━━━━━ TASK INPUT ━━━━━

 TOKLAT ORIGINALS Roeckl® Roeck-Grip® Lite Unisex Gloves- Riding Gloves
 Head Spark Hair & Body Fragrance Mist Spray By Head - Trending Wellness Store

━━━━━
━━━━━ TASK INPUT ━━━━━

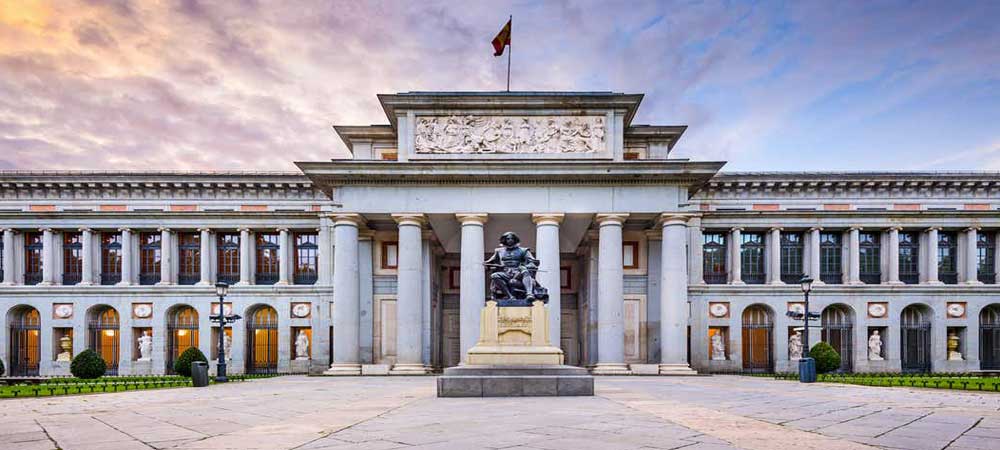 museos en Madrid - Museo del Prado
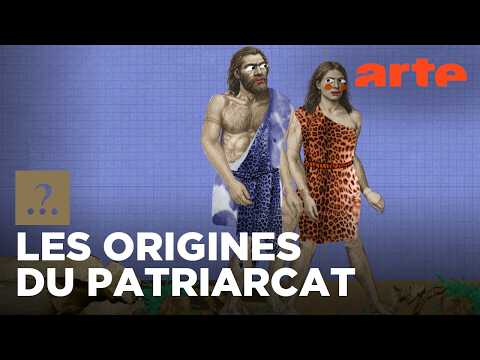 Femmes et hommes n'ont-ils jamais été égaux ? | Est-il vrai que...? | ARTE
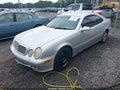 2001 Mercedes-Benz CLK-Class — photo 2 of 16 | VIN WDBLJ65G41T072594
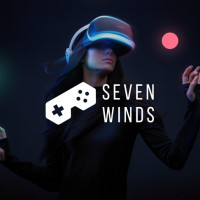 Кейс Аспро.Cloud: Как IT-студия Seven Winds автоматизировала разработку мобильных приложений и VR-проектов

━━━━━
━━━━━ TASK INPUT ━━━━━

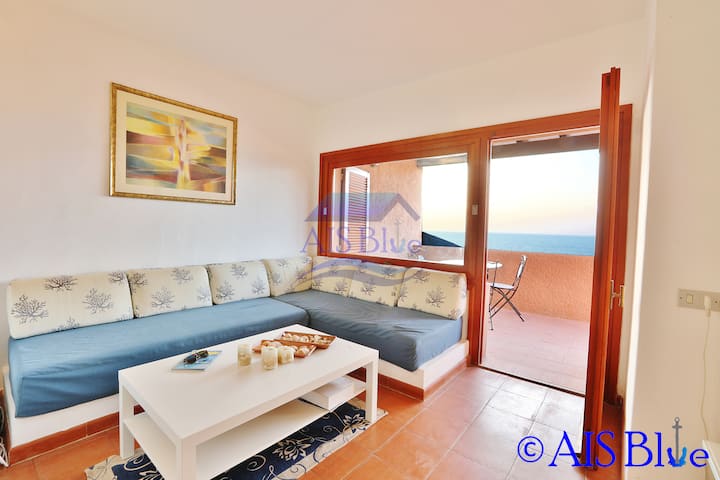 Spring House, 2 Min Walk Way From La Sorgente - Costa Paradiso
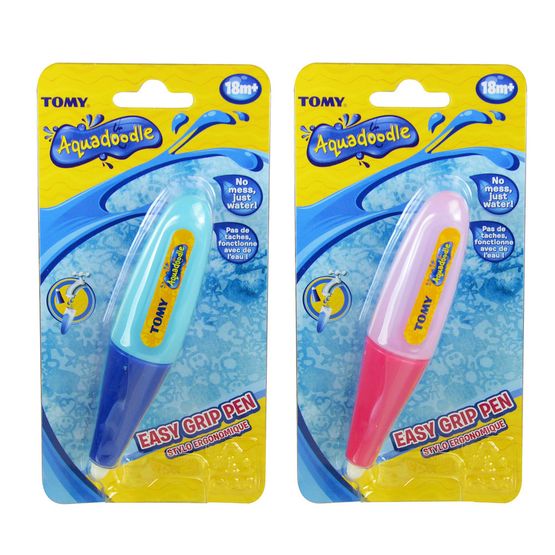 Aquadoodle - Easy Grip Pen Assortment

━━━━━

Can you copy out the items from the line that has "Spring House, 2" through the line that has "Aquadoodle - Easy Grip Pen Assortment", with "Pen" swapped for "Marker" and nothing else changed? Leave the pictures out.

ANSWER TO THIS TASK:
 Spring House, 2 Min Walk Way From La Sorgente - Costa Paradiso
 Aquadoodle - Easy Grip Marker Assortment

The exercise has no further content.